Provided text:
When we last saw her in the pages of a book it was in Game Change (2010) by Mark Halperin and John Heilemann. They captured her in June 2008 in her Senate office after her defeat in the Democratic primaries. She declared: “We had the entire press corps against us, which usually Bill and I could care less, but this was above and beyond anything that had ever happened.” She seemed punch drunk, dazed.
Jonathan Allen and Amie Parnes’s HRC, which covers Clinton’s four years as secretary of state, takes up the story at this point, with her staff putting together a list of traitors who had to be punished for swinging to Barack Obama. Later, a Clinton aide would see divine justice in the downfall — one after the other — of these miscreants, as the authors record: “ ‘Bill Richardson: investigated; John Edwards: disgraced by scandal; Chris Dodd: stepped down … Ted Kennedy,’ the aide continued, lowering his voice to a whisper for the punch line, ‘dead’.”
Despite the sulphur in the air, it was impossible for her to say no to the job offer from the President. And Obama handled her adroitly, overruling his staff to let her have her loyalists on the payroll, including as chief of protocol, a position usually chosen by the president.
Early manoeuvres between Obama and Clinton were as delicate as a merger of two corporations, recalls one adviser. Obama’s deference allowed this team of rivals to fall into place. When Clinton suffered concussion in 2012 he was to say of her: “I love her, love her … I love my friend.” He’s expected to support her over Vice-President Joe Biden if (or when) she announces for the 2016 Democratic nomination.

Records from a collection
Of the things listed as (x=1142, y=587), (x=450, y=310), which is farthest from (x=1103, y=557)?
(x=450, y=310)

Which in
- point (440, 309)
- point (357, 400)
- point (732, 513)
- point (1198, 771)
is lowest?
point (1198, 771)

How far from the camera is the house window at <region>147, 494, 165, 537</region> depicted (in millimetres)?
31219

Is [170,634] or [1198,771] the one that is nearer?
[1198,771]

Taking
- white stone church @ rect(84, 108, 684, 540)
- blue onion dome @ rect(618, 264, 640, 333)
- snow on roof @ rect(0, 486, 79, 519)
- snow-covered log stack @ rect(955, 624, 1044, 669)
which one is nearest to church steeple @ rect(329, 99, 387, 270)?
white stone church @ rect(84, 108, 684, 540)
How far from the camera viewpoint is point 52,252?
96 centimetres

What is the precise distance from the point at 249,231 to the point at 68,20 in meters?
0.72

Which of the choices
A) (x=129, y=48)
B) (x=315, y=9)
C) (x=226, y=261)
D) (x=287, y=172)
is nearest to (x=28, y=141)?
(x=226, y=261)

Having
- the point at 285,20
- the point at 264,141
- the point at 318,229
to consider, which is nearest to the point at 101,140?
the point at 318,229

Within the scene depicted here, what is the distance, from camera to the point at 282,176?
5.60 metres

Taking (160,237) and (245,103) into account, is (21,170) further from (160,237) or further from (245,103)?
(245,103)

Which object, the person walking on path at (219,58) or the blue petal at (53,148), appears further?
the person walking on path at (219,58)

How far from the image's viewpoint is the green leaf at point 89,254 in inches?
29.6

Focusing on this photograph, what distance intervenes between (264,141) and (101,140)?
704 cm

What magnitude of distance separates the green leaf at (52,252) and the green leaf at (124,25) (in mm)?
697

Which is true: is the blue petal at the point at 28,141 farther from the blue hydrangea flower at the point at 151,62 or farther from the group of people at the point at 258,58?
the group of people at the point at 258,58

Request 1: According to the Clinton book review, who wrote Game Change?
Request 2: Carry on the Clinton book review from its final sentence.

Exercise response 1: Mark Halperin and John Heilemann.

Exercise response 2:
In this career shift she displayed the adaptability she had shown in inventing herself as a Senate candidate from New York in 2000 and, after her win, as a member of the Senate club. It’s “stages of Hillary”, one insider says. You start by dreading working with her, then begrudgingly start to respect her; then outright respect her because of her ferocious work ethic. Then, you actually come to like her “and she’s charming and she’s funny and she’s interesting and she’s inquisitive and she’s engaging”.
Secretaries of state can be overshadowed by the national security staff in the White House. One Clinton response, however, was to build strong alliances with defence secretary Robert Gates and General David Petraeus. It was this alliance with the Pentagon that in December 2009 persuaded the President to favour a surge of troop numbers in Afghanistan, a policy battle captured in yet another of Bob Woodward’s lugubrious books, Obama’s Wars (2010).
Nobody can audit Clinton’s four years as secretary of state without reference to the recklessness of the preceding Bush years. Today, George W. seems locked up in what looks like house arrest in Preston Hollow in Dallas, and his swivel-eyed advisers Dick Cheney and Donald Rumsfeld are held accountable for two trillion-dollar wars that only demonstrated US weakness and enlarged its enemies.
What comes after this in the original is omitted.